## Exercise requirements
(A) Reproduce the text on footballers and cryptocurrency verbatim from "At the start" to "asking awkward questions).".
(B) Carry on the text on footballers and cryptocurrency, beginning after its final sentence.

## Text to read

At the start of 2021, Dogecoin’s value rocketed and caused a frenzy online. Then it plummeted, meaning those who got in when it was high will be counting the losses of a bad bet. Featuring on Watford’s shirt adds a gloss of legitimacy.

Equally, footballers are influencers – they were influencers before the term ever existed – and in some cases they are providing authenticity to financial products that are unable to gain Financial Conduct Authority approval (and some have tried, only to flee as soon as the FCA started asking awkward questions).

Some have no idea what they are endorsing as they cash their significant cheques. After The Athletic – who have done excellent work investigating this murky, complex world – shared concerns with Thiago Silva’s agent, the Chelsea defender suspended his relationship with a digital token that soared in value after promotion by a series of high-profile footballers, then plummeted.

## Supplied information
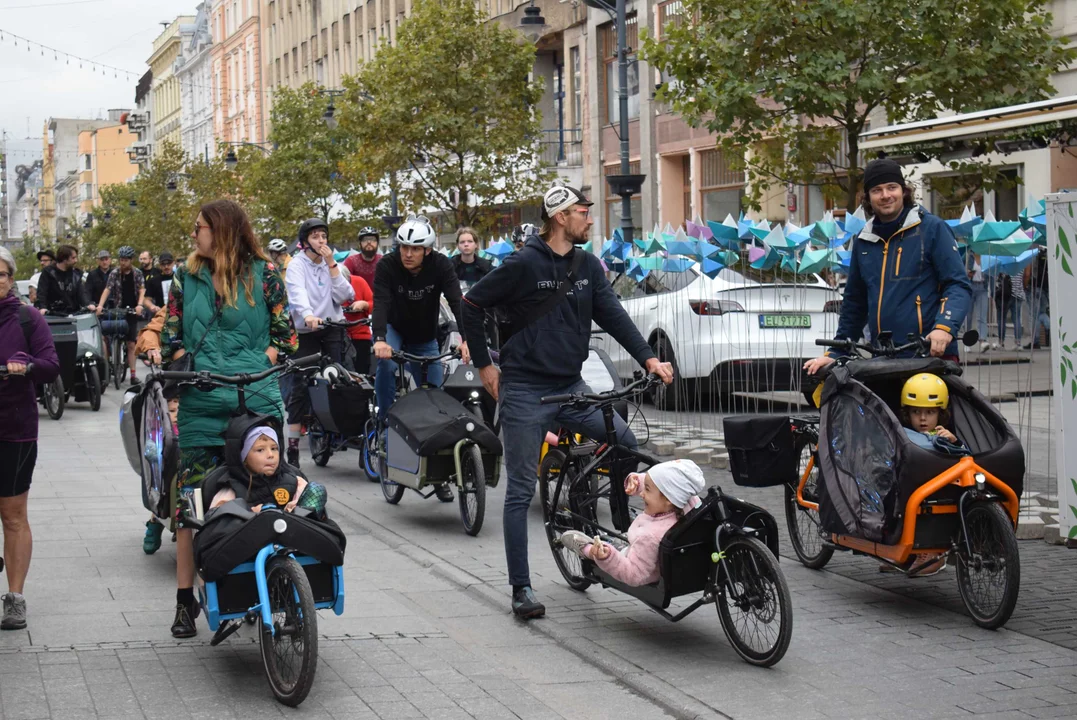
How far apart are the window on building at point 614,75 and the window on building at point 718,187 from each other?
398 centimetres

## Outputs
(A)
At the start of 2021, Dogecoin’s value rocketed and caused a frenzy online. Then it plummeted, meaning those who got in when it was high will be counting the losses of a bad bet. Featuring on Watford’s shirt adds a gloss of legitimacy.

Equally, footballers are influencers – they were influencers before the term ever existed – and in some cases they are providing authenticity to financial products that are unable to gain Financial Conduct Authority approval (and some have tried, only to flee as soon as the FCA started asking awkward questions).

(B)
What all this, ultimately, highlights is football’s insatiable obsession with money above all else, no matter the consequences: the super-rich still so keen for that next payday they are willing to sign up to anything, no matter the harm it could do.

The problem is, as the parable of Squid Game suggests, the fun and games of the rich can easily hurt those who can ill afford it.

Won’t someone think of children?

After mentioning the BBC report about four-year-old Zayn Ali Salman being scouted by Arsenal’s academy in this column a couple of weeks ago, Sky Sports News clearly decided they did not want to be accused of missing out on the next big thing.

Last week, SSN produced a two-minute feature on “The next Lionel Messi?” – who happened to be a seven-year-old playing at Liverpool’s academy. Can we let these children grow up a bit, first?

It must be hard for ratings-chasing TV channels to avoid the allure of a child with 5.8 million followers on Instagram. That’s almost one-and-a-half million more than Liverpool captain Jordan Henderson, the turtle-necked presenter says in the report. “Sorry Jordan, it’s the world we’re living in,” he adds.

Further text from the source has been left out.